→ ASSIGNMENT
Exactly retype the lines from the top of the data through the line containing "Boardroom commitment to security", leaving out every picture.
AVAILABLE RECORDS section start
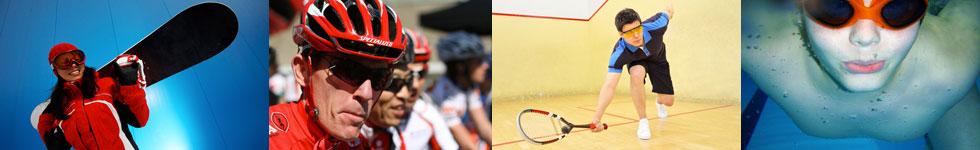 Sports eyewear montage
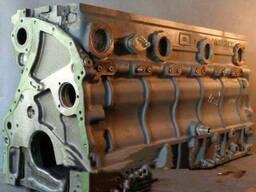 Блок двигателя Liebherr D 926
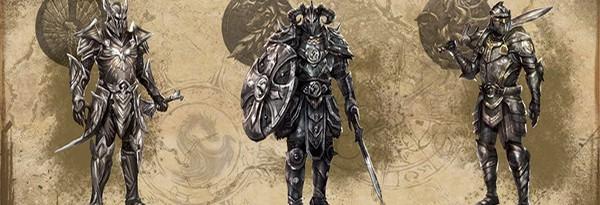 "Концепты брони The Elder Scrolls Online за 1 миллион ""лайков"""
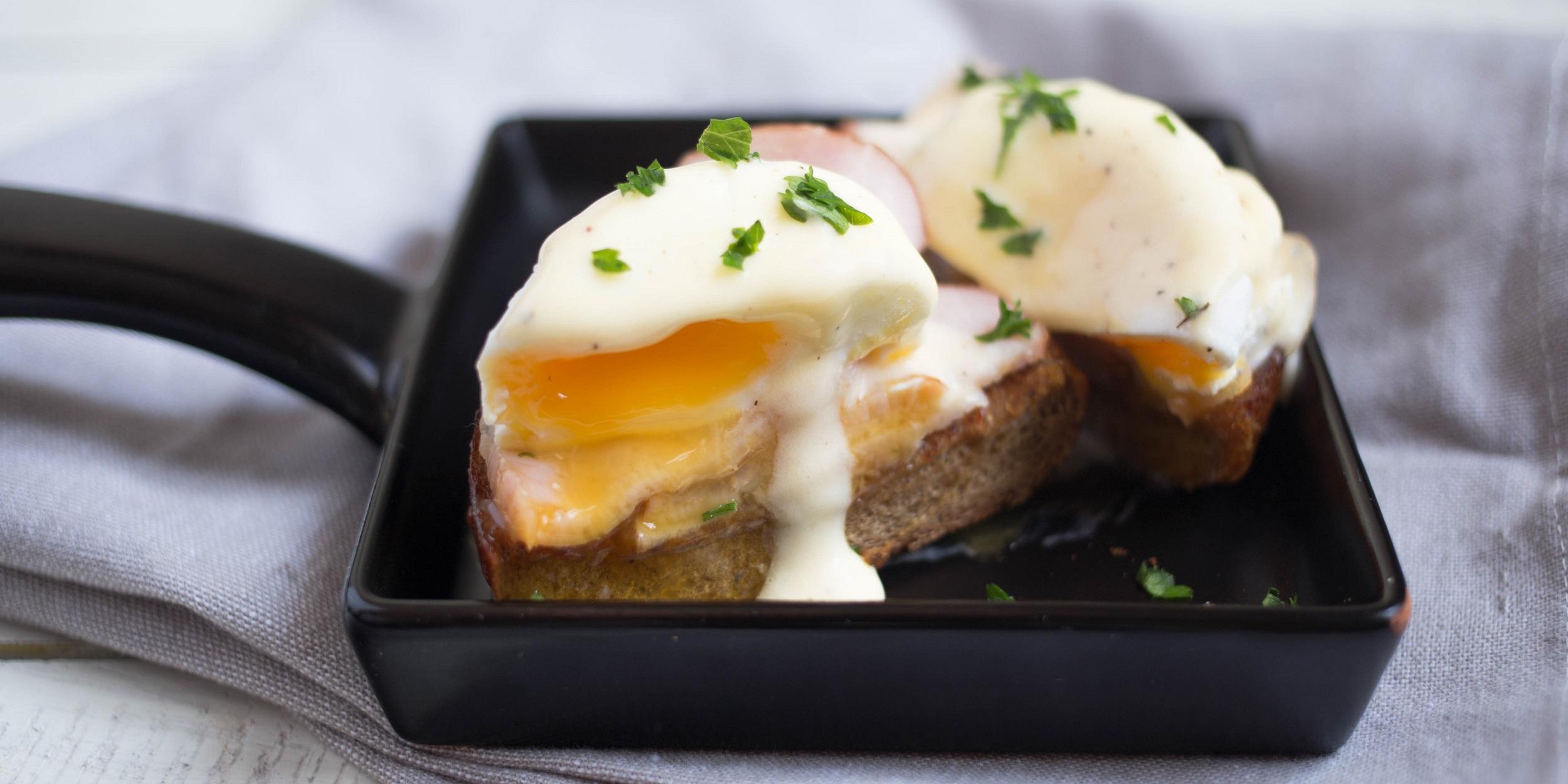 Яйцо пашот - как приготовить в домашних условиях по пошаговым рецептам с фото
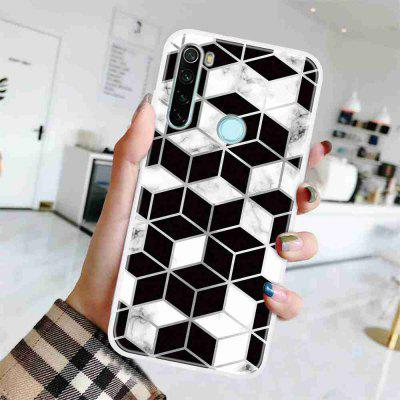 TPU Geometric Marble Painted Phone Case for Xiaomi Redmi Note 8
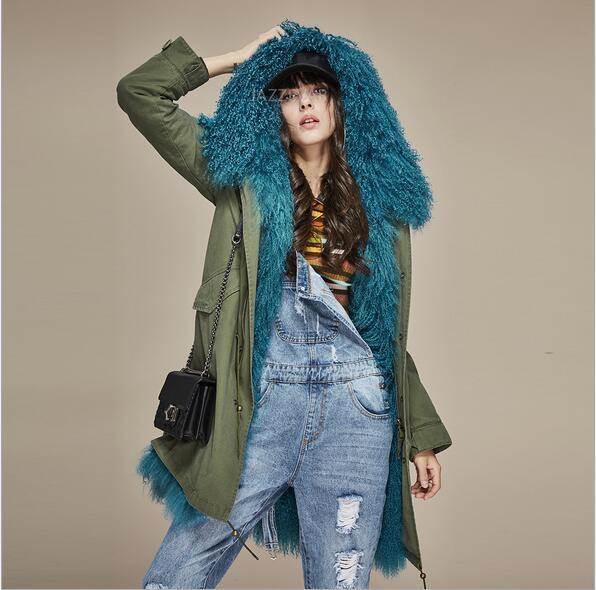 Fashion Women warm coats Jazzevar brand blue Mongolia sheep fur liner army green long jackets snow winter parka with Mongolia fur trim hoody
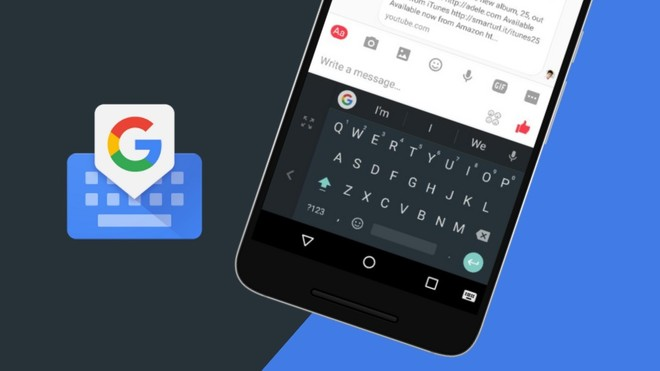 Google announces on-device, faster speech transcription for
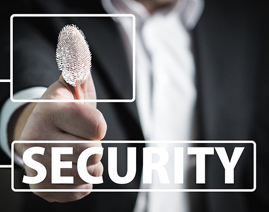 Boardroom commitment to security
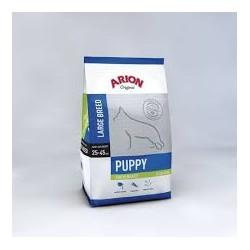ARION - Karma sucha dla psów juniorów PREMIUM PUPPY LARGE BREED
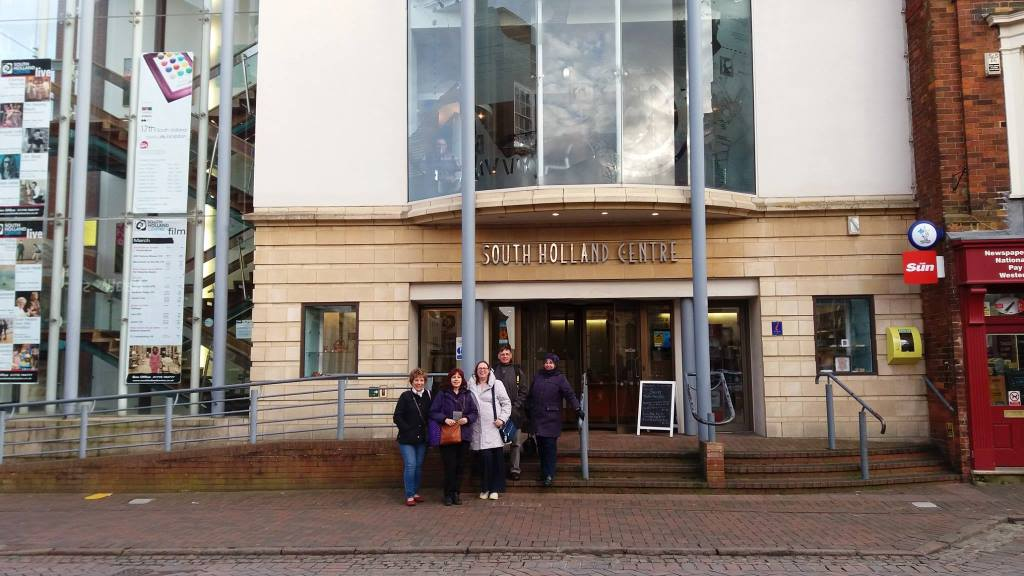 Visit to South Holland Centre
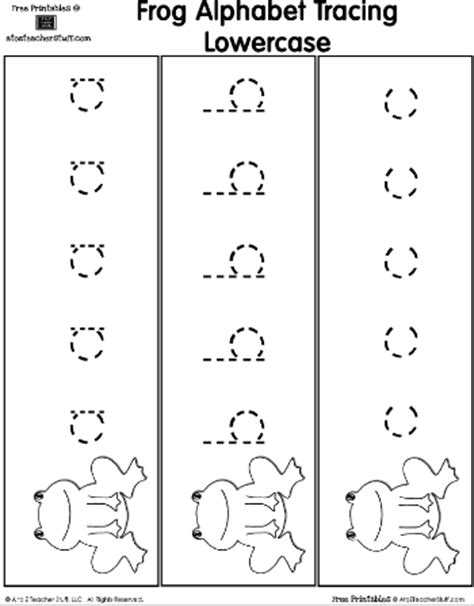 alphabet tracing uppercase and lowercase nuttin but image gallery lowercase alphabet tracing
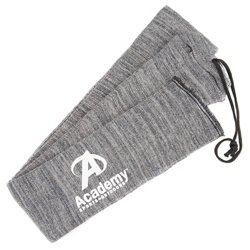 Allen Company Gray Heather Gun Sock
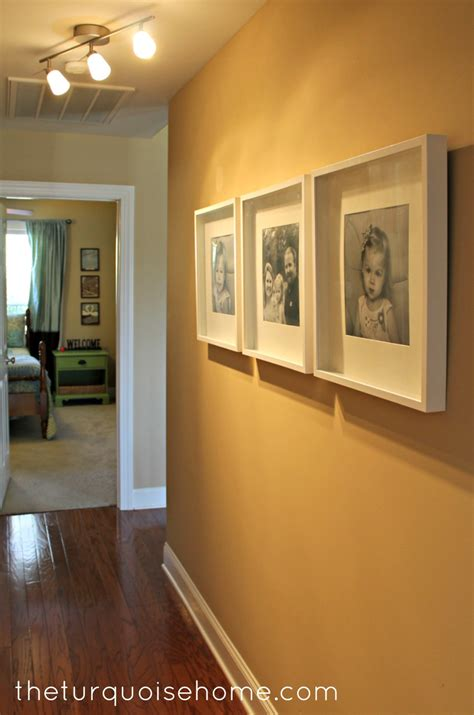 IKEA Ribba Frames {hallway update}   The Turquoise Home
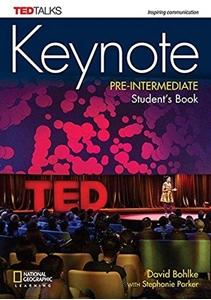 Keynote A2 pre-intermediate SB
AVAILABLE RECORDS section end
→ YOUR RESPONSE
 Sports eyewear montage
 Блок двигателя Liebherr D 926
 "Концепты брони The Elder Scrolls Online за 1 миллион ""лайков"""
 Яйцо пашот - как приготовить в домашних условиях по пошаговым рецептам с фото
 TPU Geometric Marble Painted Phone Case for Xiaomi Redmi Note 8
 Fashion Women warm coats Jazzevar brand blue Mongolia sheep fur liner army green long jackets snow winter parka with Mongolia fur trim hoody
 Google announces on-device, faster speech transcription for
 Boardroom commitment to security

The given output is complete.